So, the electorates look different. As a result of the electorate looking different, the results were different and Trump won a huge lead. John Kasich who had pretty much focused all of his time on New Hampshire and nowhere else managed to come in second, Ted Cruz posted third. So, let’s step back a little bit and now talk about delegates and talk about what these results really mean. Democrats, typically, have about twice the number of delegates that Republicans have. To win a party’s nomination, as it says down there, in red, really means that you have to win a majority of the total delegates, And what that means is that you have to won or place well in the state primaries and caucuses that occur, so that when you get to the convention and a roll call of the states is done and every state submits, essentially, its delegates votes for their state, then, on the very first ballot, you will have a majority of the delegates’ votes who were there. So, this is why we contract delegates, this is why we essentially can know who the nominee is before the convention because we can add up the delegates as they go. And, as it says right here, Democrats essentially have 4,673 delegates, but they have 712 super-delegates and what those super-delegates are, are people who are party leaders and elected officials. The acronym for it are PLEOs, and those party leaders and elected officials are essentially people like governors and senators and house of representatives members. And they are, essentially, awarded the freedom to vote however they would like – they do not have to obey by their state, they do not have to obey by their Congressional District, they can choose to support whom they would like.

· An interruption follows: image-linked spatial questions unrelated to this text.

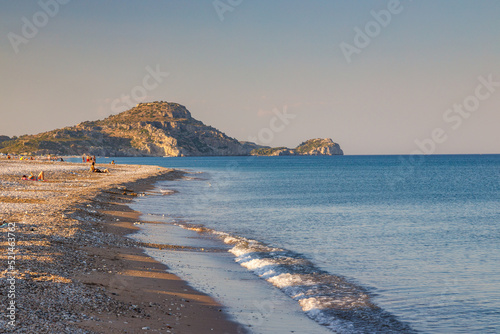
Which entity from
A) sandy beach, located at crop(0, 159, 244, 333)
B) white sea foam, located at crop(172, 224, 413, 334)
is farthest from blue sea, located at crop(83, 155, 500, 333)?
sandy beach, located at crop(0, 159, 244, 333)

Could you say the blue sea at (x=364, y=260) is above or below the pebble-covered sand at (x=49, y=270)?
below

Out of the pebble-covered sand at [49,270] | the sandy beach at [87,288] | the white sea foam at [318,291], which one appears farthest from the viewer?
the white sea foam at [318,291]

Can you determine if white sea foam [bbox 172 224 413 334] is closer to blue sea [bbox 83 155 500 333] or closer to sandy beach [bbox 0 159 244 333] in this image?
blue sea [bbox 83 155 500 333]

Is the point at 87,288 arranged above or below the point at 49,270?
below

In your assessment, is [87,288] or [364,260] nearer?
[87,288]

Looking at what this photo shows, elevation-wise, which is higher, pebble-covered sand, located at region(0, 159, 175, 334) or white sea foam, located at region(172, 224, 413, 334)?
pebble-covered sand, located at region(0, 159, 175, 334)

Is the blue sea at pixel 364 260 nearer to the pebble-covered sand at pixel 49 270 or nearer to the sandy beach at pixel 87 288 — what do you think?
the sandy beach at pixel 87 288

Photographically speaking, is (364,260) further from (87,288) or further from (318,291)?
(87,288)

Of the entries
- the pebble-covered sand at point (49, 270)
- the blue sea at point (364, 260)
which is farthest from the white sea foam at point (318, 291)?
the pebble-covered sand at point (49, 270)

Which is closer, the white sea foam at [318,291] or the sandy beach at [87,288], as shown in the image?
the sandy beach at [87,288]

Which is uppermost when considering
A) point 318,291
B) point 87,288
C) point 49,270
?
point 49,270

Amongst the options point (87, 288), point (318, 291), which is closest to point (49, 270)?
point (87, 288)

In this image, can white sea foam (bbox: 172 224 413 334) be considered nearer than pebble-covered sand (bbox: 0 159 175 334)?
No

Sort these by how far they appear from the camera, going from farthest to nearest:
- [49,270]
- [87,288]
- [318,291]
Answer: [318,291], [49,270], [87,288]
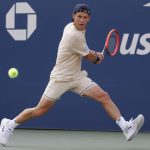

Now, Republicans don’t have super-delegates, so they are in a little bit different position. They do have some unpledged delegates, at the RNC level who are Nation Committee members, but they don’t have anywhere near the ability to impact the race as the Democratic super-delegates can. Whether or not the Democratic super-delegates will is another story and I’m happy to talk about that in a minute. But I think what’s important to understand is that there are about 4,700 Democratic delegates. To win, a candidate needs, you know, 3,000, to be specific – 2,382 delegates, you know, the likelihood is most campaigns are probably going for about 2,400, and the Democratic Convention will take place at the end of July, in Philly.
The Republicans, on the other hand, have 2,472 delegates and, as you can see, the vast majority of those are pledged, meaning that, on the first ballot, they are essentially bound to the state primary or caucus result. And, as I said, the Republicans have a few unpledged delegates who are part of the Republican National Committee itself. To win, a candidate needs 1,237 and their Convention actually happens before the Democrats in Cleveland, Ohio. On a side note, one of the things it’s sort of interesting to realize is that both political parties shorten the length of their Conventions from four days to three days, this year, and yet this is the first time in a long time that the possibility of a contested Convention and multi-ballot contest actually are hanging out there as a non-trivial possibility.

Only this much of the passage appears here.